▸ Instruction:
Edit the entries from the line with "Of the objects" up to and including the last line, changing "river water" to "river surface" and leaving everything else as it is. Return only those lines.

********

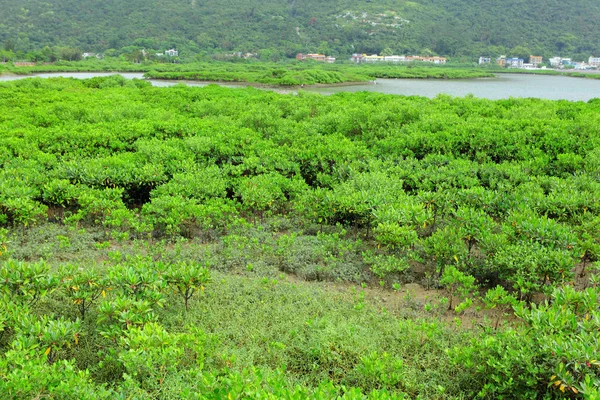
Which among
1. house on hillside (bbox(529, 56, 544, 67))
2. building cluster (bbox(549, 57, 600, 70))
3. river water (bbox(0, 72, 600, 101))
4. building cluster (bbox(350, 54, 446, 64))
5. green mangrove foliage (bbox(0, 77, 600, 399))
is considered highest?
building cluster (bbox(350, 54, 446, 64))

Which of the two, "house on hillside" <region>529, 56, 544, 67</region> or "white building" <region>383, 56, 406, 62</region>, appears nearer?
"house on hillside" <region>529, 56, 544, 67</region>

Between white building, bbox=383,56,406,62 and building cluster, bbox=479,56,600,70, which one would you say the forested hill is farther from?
white building, bbox=383,56,406,62

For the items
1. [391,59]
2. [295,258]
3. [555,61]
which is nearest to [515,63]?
[555,61]

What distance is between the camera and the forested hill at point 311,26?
102688 millimetres

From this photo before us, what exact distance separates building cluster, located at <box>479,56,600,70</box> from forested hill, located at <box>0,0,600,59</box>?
424cm

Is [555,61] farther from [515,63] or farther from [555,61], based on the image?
[515,63]

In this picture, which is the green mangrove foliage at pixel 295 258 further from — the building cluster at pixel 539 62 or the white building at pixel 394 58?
the white building at pixel 394 58

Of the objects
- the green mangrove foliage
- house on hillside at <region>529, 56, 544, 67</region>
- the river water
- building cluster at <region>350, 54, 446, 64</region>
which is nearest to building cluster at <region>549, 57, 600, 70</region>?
house on hillside at <region>529, 56, 544, 67</region>

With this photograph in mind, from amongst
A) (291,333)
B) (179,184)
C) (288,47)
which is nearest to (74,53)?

********

▸ Answer below:
Of the objects
- the green mangrove foliage
- house on hillside at <region>529, 56, 544, 67</region>
- the river surface
- building cluster at <region>350, 54, 446, 64</region>
which is nearest to building cluster at <region>549, 57, 600, 70</region>?
house on hillside at <region>529, 56, 544, 67</region>

With this photograph in mind, from amongst
A) (291,333)
B) (179,184)
C) (288,47)
which is nearest to (74,53)?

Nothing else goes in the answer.